In breast cancer, trastuzumab, IV or SC, can be administered either alone or in combination IV chemotherapy (e.g. paclitaxel, etc.). When trastuzumab is administered subcutaneously in combination IV chemotherapy the time saving is no longer so obvious because the only difference is the time of injection. A recent survey conducted in France evaluated the use of trastuzumab using data from the Program de Médicalisation des Systèmes d'Informations, the French diagnosis related group (fDRG).

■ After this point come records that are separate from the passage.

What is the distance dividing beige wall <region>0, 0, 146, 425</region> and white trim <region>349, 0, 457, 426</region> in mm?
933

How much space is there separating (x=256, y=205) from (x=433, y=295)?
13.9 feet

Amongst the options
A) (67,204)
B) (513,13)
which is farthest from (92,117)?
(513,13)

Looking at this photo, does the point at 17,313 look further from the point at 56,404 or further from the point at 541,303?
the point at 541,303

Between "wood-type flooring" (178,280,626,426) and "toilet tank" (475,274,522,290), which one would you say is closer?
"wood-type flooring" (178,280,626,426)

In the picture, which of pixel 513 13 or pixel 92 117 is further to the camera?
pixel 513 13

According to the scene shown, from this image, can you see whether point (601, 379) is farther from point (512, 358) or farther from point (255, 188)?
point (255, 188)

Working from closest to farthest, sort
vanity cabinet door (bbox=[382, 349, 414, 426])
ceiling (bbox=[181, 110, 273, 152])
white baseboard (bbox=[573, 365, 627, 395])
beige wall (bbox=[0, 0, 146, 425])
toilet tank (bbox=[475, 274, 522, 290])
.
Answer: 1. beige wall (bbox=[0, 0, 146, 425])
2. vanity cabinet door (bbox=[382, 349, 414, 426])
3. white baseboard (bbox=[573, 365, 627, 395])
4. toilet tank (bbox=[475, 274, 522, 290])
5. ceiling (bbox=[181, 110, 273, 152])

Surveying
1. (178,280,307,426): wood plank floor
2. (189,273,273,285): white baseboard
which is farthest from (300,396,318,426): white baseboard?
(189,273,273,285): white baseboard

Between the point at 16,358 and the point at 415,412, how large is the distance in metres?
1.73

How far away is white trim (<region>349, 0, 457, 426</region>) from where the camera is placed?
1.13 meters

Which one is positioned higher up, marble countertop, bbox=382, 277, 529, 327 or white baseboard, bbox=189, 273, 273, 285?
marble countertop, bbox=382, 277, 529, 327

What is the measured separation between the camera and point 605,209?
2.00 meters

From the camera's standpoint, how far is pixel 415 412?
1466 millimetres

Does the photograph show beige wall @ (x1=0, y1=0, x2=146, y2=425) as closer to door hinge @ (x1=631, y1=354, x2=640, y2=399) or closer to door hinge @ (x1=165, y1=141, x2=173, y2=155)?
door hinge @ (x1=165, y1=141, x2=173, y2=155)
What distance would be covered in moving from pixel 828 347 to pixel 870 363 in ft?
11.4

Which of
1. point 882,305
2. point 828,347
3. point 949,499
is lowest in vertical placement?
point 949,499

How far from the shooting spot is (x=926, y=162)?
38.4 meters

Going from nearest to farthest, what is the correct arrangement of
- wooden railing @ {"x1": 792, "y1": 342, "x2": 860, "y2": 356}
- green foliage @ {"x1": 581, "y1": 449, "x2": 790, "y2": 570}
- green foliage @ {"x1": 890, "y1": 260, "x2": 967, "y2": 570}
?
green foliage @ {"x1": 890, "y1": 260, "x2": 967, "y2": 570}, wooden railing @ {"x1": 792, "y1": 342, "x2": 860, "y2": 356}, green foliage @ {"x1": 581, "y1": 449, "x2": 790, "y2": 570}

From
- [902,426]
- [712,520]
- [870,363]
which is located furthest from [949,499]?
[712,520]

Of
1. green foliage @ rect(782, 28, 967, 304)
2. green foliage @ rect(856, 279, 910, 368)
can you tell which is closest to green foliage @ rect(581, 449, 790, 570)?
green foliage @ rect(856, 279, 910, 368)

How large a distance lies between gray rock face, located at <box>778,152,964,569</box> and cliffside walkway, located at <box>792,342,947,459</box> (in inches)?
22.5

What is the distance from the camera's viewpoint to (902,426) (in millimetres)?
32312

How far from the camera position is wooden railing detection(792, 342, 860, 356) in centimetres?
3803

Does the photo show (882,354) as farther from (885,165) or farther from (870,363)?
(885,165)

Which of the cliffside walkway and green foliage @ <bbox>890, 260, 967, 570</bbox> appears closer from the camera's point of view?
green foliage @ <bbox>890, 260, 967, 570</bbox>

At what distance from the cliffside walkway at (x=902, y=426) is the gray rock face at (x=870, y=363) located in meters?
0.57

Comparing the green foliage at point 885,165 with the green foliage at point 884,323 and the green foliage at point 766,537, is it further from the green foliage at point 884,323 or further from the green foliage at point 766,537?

This survey revealed a lower use of IV biosimilars of trastuzumab compared to a SC formulation of trastuzumab in 2013.
The arrival of biosimilars has probably changed the cost/effectiveness ratio of IV trastuzumab compared to SC trastuzumab, but has made no difference in time savings or patients’ preferences for SC trastuzumab. Therefore, we wondered what would be the optimal use of trastuzumab.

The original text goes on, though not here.